▸ Parts of the exercise
1. According to the pension fund text, what was the total assets under management at the world's top 300 pension funds in 2021?
2. Continue the text on pension fund assets from the point where it stops.

*** Text segment Section Begins ***

Assets under management (AUM) at the world’s top 300 pension funds increased by 8.9% to reach a record $23.6trn (£20.5trn) in 2021, the Thinking Ahead Institute has revealed.
The not-for-profit group – which was founded by Willis Towers Watson (WTW) – also found that North America now accounts for 45.6% of assets of the 300 largest pension funds, up from 41.7% at the end of 2020.
European pension funds account for 25.9%, and Asia-Pacific 25.5%, with the remaining 4% from Latin America and Africa.
While total AUM reached record highs, growth slowed from 11.5% in the previous year, which was expected after a very strong performance in asset markets over 2020. However, this still takes five-year cumulative growth to 50.2% in the period between 2016-2021.
Marisa Hall, co-head of the Thinking Ahead Institute, described the findings as a “story of two halves”. She explained: “On the one hand, a new record for the world’s major pension funds illustrates the optimism that defied a global pandemic.
“Yet on the other, growth is slowing and the long-term dashboard is flashing amber. Looking ahead, rising inflation and subsequent central bank action are likely to cause global growth to falter, which may in turn endanger the longer-term funding status of pension funds.”
North America’s increased global AUM share was largely powered by the fastest annualised growth in invested assets, up 9.2%. Europe, the Asia-Pacific, and Latin America and Africa saw growth of 8.3%, 8% and 3.9%, respectively.

*** Text segment Section Ends ***
*** Excerpted records Section Begins ***

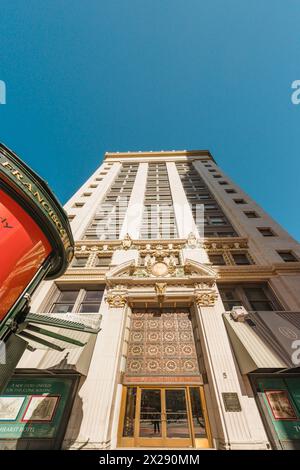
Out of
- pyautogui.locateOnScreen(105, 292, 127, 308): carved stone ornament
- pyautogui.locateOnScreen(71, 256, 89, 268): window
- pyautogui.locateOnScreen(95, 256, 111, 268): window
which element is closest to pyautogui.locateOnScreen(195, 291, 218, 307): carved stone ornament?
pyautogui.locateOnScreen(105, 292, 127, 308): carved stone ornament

*** Excerpted records Section Ends ***
*** Excerpted records Section Begins ***

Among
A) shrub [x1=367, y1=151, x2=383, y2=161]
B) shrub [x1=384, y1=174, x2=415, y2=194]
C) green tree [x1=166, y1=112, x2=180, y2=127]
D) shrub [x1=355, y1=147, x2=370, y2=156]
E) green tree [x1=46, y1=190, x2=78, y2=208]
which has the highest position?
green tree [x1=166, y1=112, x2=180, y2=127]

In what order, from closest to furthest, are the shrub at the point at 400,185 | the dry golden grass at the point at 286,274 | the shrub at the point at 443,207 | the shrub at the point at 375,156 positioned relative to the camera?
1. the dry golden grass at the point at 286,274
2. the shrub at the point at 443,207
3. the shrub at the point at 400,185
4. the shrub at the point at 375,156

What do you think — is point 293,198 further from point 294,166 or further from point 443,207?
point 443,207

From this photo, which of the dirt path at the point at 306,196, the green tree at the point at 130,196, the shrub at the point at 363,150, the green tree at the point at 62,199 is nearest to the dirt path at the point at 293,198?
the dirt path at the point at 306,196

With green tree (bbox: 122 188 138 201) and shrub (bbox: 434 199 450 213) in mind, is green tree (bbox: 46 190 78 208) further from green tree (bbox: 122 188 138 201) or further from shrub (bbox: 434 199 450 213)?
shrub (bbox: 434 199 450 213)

*** Excerpted records Section Ends ***

▸ Answers by item number
1. A record $23.6trn (£20.5trn), up 8.9%.

2.
The US now accounts for 39.6% of top 300 pension fund AUM and has almost half the funds in the ranking, with 148. It is followed by the UK, Canada, Australia, the Netherlands and Japan, on 23, 18, 15, 12, and 11, respectively.
Among the top 300 funds, defined benefit fund assets continue to dominate at 63.5% of the total AUM. However, defined contribution funds , reserve funds and hybrid fund assets are slowly gaining traction, on 23.8%, 11.8% and 0.9%, respectively.
Hall concluded: “We expect private markets will continue to expand considerably in the investment space over the long term, reflecting a need for new primary investment to support new models of sustainable economic growth.
“It’s clear that pensions can be a force for good to contribute to overcoming the substantial challenges in the world, but also a barometer of major questions we all face over the coming decades.”